Entries shown:
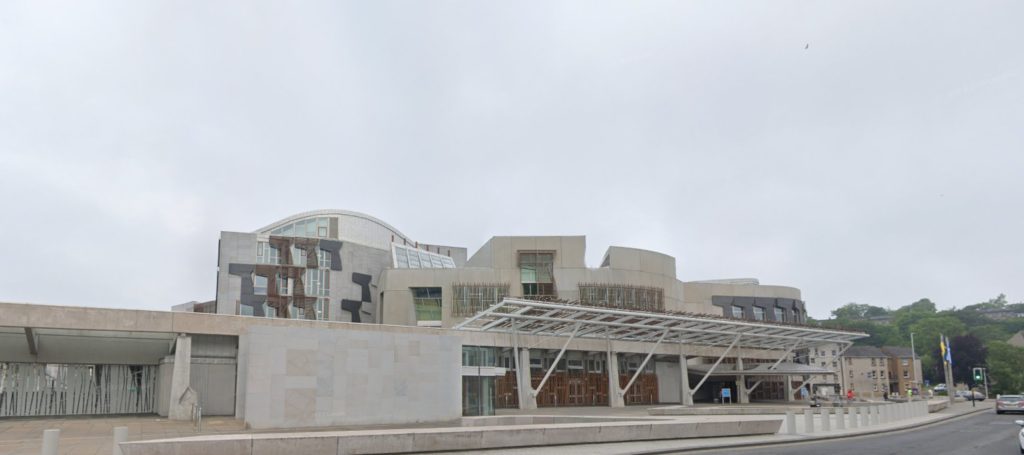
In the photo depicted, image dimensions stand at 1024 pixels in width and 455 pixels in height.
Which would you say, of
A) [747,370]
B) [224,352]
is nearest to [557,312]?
[224,352]

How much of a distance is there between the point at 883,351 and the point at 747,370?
3582 inches

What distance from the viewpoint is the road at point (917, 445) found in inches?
783

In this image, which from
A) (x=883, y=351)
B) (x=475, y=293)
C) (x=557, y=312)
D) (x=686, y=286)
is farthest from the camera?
(x=883, y=351)

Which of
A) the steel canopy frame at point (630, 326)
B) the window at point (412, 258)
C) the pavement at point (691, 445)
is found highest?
the window at point (412, 258)

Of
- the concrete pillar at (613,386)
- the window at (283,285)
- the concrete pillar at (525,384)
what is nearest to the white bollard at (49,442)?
the concrete pillar at (525,384)

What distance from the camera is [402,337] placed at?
97.0ft

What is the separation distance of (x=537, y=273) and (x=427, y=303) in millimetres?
9482

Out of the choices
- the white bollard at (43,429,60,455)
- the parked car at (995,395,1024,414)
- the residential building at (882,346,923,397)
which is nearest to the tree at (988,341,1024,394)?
the residential building at (882,346,923,397)

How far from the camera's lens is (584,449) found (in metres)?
19.2

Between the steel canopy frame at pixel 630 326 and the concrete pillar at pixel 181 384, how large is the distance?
14685 mm

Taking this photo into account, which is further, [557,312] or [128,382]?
[557,312]

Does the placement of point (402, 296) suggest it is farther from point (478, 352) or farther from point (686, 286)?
point (686, 286)

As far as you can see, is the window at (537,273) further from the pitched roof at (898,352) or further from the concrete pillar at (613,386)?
the pitched roof at (898,352)

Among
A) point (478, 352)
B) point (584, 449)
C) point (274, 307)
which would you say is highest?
point (274, 307)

What you should do: Transcribe every line from the records above without alteration, and leave out the images.

Answer to this task:
In the photo depicted, image dimensions stand at 1024 pixels in width and 455 pixels in height.
Which would you say, of
A) [747,370]
B) [224,352]
is nearest to [557,312]?
[224,352]

How much of a distance is there between the point at 883,351 and the point at 747,370?
3582 inches

What distance from the viewpoint is the road at point (917, 445) found in inches?
783

In this image, which from
A) (x=883, y=351)
B) (x=475, y=293)
C) (x=557, y=312)
D) (x=686, y=286)
is farthest from the camera?
(x=883, y=351)

Which of
A) the steel canopy frame at point (630, 326)
B) the window at point (412, 258)
C) the pavement at point (691, 445)
is found highest?
the window at point (412, 258)

Of
- the concrete pillar at (613,386)
- the window at (283,285)
- the concrete pillar at (525,384)
what is nearest to the white bollard at (49,442)?
the concrete pillar at (525,384)

What distance from the camera is [402,337] placed at?
97.0ft

What is the separation distance of (x=537, y=273) and (x=427, y=303) in millimetres?
9482

Out of the choices
- the white bollard at (43,429,60,455)
- the parked car at (995,395,1024,414)
- the residential building at (882,346,923,397)
which is nearest to the tree at (988,341,1024,394)?
the residential building at (882,346,923,397)

How far from the camera's lens is (584,449) found (in metres)?
19.2

Between the steel canopy frame at pixel 630 326 and the concrete pillar at pixel 181 384, how large is the distance?
14685 mm

Taking this photo into account, which is further, [557,312] or [128,382]?
[557,312]

Does the placement of point (402, 296) suggest it is farther from point (478, 352) or farther from point (686, 286)?
point (686, 286)

As far as you can see, is the window at (537,273) further from the pitched roof at (898,352) or further from the concrete pillar at (613,386)?
the pitched roof at (898,352)

Among
A) point (478, 352)
B) point (584, 449)
C) point (274, 307)
which would you say is highest?
point (274, 307)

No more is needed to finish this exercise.